[BEGIN EXTRACTED MATERIAL]

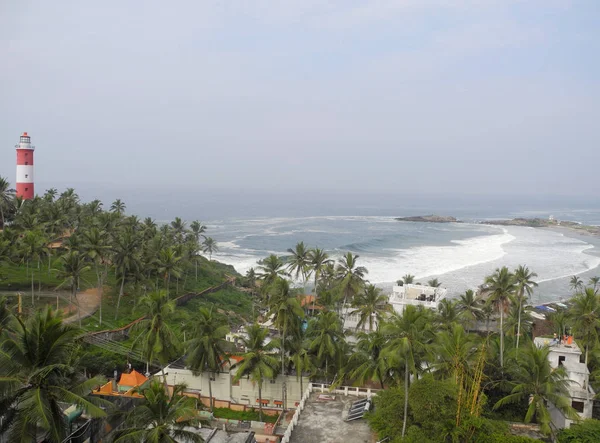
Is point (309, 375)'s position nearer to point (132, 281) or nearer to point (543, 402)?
point (543, 402)

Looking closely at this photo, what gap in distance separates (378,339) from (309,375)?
5.91 metres

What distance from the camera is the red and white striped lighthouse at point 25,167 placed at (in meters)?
60.2

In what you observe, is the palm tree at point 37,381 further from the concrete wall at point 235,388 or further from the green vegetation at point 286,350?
the concrete wall at point 235,388

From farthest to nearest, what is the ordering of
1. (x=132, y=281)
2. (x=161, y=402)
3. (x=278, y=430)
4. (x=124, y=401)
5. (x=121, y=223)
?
(x=121, y=223)
(x=132, y=281)
(x=278, y=430)
(x=124, y=401)
(x=161, y=402)

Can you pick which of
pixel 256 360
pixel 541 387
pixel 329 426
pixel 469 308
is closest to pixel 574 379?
pixel 541 387

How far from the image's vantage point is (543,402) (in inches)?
864

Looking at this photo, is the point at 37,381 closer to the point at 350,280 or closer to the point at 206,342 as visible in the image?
the point at 206,342

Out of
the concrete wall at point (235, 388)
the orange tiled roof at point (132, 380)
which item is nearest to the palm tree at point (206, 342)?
the concrete wall at point (235, 388)

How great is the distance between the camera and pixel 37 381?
1203 centimetres

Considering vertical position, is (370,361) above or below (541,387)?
below

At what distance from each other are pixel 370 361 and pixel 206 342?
8.69 m

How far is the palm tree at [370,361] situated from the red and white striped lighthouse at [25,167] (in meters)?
51.6

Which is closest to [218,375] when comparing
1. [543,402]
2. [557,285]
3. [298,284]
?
[543,402]

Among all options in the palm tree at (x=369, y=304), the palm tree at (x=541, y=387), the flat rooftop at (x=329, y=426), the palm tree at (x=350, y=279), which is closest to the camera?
the flat rooftop at (x=329, y=426)
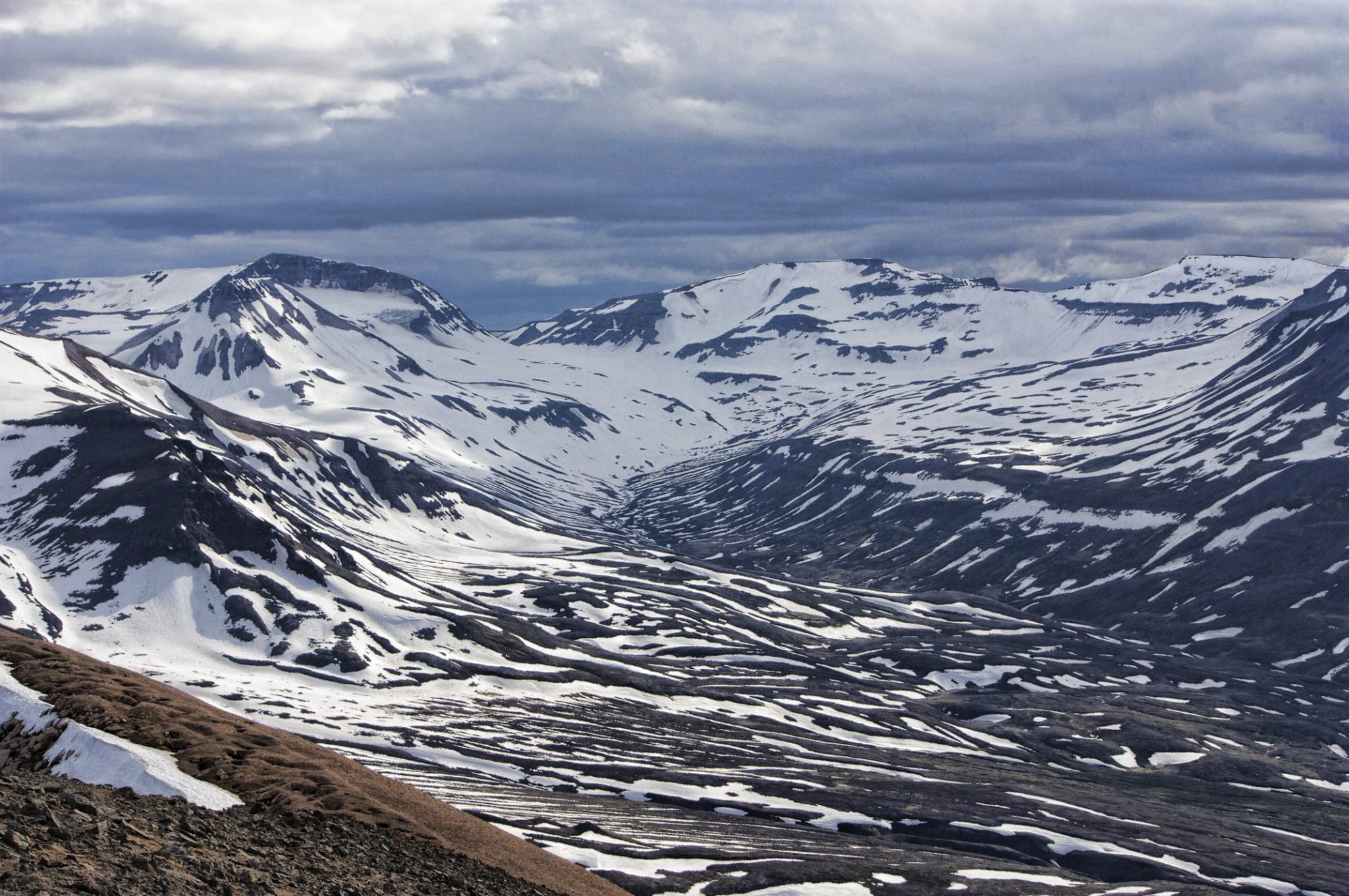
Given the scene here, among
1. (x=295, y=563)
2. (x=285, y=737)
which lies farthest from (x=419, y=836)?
(x=295, y=563)

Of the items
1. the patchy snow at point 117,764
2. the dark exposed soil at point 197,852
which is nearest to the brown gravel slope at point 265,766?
the patchy snow at point 117,764

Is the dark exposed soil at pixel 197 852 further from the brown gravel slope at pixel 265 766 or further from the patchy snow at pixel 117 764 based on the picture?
the brown gravel slope at pixel 265 766

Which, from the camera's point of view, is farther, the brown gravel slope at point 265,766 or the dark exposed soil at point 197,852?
the brown gravel slope at point 265,766

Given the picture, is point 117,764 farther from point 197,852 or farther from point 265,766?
point 197,852

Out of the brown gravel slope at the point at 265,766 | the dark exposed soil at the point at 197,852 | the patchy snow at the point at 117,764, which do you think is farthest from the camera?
the brown gravel slope at the point at 265,766

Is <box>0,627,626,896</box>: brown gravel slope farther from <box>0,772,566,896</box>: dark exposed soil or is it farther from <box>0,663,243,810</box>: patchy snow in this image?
<box>0,772,566,896</box>: dark exposed soil

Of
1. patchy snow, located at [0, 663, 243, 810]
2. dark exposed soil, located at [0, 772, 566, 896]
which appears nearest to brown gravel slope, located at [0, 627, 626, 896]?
patchy snow, located at [0, 663, 243, 810]

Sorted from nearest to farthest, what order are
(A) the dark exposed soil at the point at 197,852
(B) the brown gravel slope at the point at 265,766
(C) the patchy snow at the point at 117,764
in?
1. (A) the dark exposed soil at the point at 197,852
2. (C) the patchy snow at the point at 117,764
3. (B) the brown gravel slope at the point at 265,766

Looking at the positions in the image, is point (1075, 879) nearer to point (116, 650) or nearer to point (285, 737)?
point (285, 737)
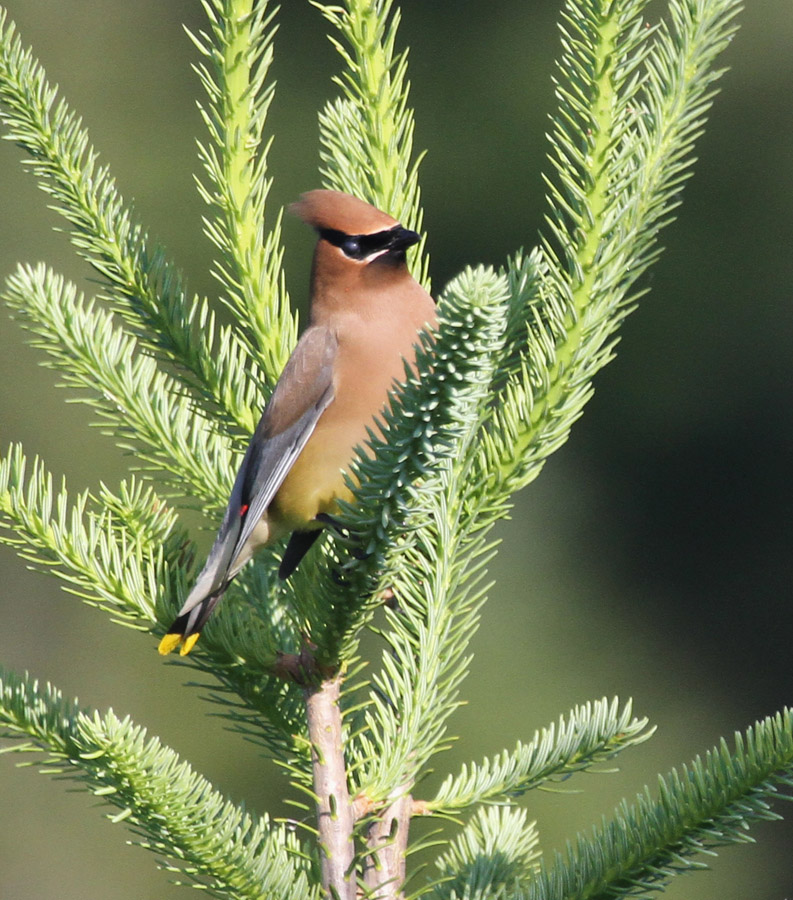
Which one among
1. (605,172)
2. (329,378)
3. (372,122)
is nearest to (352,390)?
(329,378)

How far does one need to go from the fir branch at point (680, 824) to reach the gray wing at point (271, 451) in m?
0.55

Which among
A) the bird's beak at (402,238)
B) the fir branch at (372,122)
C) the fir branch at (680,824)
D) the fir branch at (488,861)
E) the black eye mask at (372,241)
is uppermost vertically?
the fir branch at (372,122)

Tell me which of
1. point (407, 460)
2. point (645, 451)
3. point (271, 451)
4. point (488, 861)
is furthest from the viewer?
point (645, 451)

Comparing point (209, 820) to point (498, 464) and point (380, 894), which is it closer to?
point (380, 894)

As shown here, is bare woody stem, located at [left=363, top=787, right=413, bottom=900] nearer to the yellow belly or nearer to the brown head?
the yellow belly

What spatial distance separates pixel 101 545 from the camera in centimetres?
158

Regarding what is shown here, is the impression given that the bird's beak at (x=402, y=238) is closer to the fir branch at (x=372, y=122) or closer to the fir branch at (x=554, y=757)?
the fir branch at (x=372, y=122)

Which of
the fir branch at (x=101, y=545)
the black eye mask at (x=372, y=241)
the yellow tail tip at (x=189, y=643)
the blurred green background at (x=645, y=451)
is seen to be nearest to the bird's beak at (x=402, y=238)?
the black eye mask at (x=372, y=241)

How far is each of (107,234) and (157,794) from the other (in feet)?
2.30

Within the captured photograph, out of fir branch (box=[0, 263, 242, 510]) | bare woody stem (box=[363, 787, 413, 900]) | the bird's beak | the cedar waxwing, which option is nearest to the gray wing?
the cedar waxwing

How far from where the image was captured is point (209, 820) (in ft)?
4.69

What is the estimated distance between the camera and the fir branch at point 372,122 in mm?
1705

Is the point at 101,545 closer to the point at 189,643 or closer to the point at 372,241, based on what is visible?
the point at 189,643

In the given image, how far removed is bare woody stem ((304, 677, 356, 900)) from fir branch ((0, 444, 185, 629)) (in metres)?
0.24
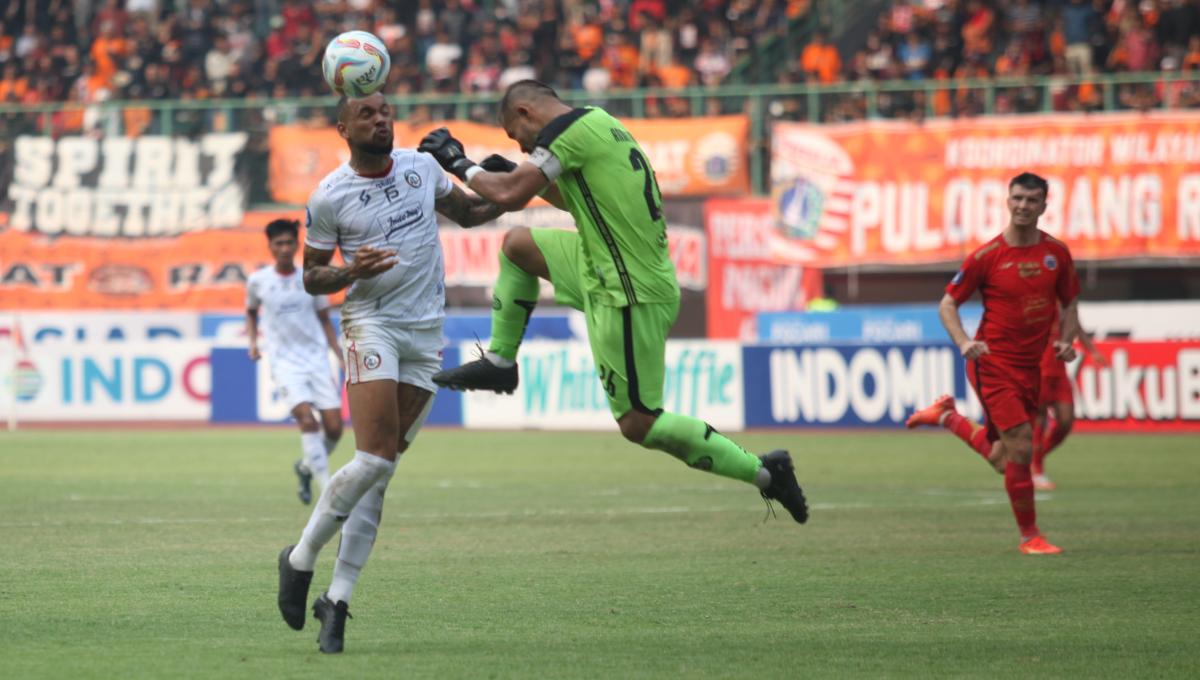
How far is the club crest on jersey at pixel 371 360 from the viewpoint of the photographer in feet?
26.0

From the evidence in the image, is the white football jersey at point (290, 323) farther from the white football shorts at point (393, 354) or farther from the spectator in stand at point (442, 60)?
the spectator in stand at point (442, 60)

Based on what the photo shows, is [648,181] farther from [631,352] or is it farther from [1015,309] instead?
[1015,309]

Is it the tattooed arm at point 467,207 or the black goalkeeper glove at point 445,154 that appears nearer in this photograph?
the black goalkeeper glove at point 445,154

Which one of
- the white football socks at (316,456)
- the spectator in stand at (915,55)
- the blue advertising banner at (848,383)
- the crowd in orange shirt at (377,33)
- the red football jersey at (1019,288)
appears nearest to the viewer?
the red football jersey at (1019,288)

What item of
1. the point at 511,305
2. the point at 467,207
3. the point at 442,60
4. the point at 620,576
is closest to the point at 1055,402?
the point at 620,576

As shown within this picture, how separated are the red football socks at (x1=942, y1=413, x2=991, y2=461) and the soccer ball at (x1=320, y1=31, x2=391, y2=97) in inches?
240

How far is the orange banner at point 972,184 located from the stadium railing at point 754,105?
2.20ft

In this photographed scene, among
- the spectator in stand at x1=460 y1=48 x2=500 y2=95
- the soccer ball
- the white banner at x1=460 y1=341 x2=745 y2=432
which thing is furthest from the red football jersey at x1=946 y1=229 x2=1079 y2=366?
the spectator in stand at x1=460 y1=48 x2=500 y2=95

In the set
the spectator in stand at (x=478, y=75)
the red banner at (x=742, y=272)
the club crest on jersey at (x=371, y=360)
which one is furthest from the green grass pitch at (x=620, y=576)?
the spectator in stand at (x=478, y=75)

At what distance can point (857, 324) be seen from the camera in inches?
1045

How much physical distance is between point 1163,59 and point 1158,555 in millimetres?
18164

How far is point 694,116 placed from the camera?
29.4 m

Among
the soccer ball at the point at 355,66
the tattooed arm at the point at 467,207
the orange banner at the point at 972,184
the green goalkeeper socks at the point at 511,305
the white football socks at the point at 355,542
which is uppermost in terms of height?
the orange banner at the point at 972,184

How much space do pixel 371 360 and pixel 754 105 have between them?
21.7 meters
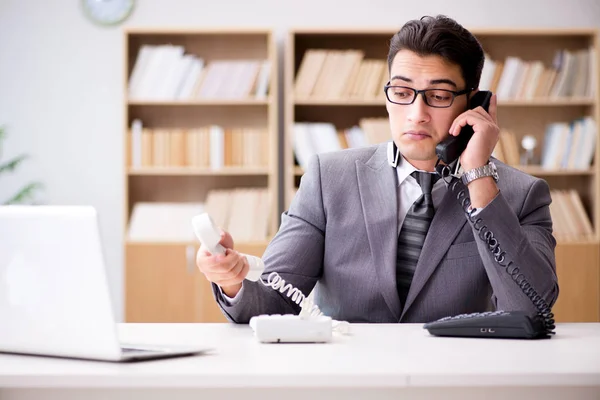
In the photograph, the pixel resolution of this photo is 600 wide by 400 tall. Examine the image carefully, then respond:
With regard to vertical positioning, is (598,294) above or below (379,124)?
below

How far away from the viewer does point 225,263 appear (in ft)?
4.85

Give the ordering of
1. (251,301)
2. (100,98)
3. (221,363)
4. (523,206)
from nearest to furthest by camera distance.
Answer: (221,363)
(251,301)
(523,206)
(100,98)

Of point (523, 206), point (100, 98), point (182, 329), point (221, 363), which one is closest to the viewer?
point (221, 363)

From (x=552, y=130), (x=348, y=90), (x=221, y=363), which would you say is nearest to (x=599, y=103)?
(x=552, y=130)

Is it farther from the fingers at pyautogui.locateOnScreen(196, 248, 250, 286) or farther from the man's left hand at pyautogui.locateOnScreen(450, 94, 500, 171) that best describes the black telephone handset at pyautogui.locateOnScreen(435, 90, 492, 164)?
the fingers at pyautogui.locateOnScreen(196, 248, 250, 286)

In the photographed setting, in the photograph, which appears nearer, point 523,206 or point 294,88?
point 523,206

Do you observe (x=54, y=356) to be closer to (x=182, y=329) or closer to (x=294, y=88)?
(x=182, y=329)

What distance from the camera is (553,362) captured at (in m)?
1.17

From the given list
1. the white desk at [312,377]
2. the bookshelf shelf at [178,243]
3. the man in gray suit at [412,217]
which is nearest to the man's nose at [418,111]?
the man in gray suit at [412,217]

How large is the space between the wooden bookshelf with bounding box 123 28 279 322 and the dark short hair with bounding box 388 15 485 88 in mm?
2350

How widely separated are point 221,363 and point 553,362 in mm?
487

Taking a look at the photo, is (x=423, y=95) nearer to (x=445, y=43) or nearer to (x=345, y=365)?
(x=445, y=43)

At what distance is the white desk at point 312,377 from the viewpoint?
1.05 m

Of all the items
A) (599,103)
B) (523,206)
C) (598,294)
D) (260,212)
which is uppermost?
(599,103)
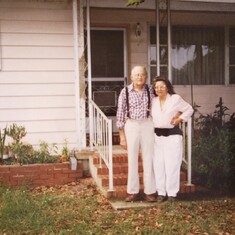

[END EXTRACTED MATERIAL]

AIM: Please copy out everything from the line containing "How widely separated" down to the end of the rows, leaving out any pictures.

RESPONSE:
How widely separated are point 221,363 and point 553,362 in mm?
487

Taking a look at the photo, is (x=423, y=95) nearer to (x=445, y=43) or nearer to (x=345, y=365)?
(x=445, y=43)

At what distance is the white desk at point 312,377 from the viewpoint?
1.05 m

Of all the items
A) (599,103)
B) (523,206)
C) (598,294)
D) (260,212)
which is uppermost?
(599,103)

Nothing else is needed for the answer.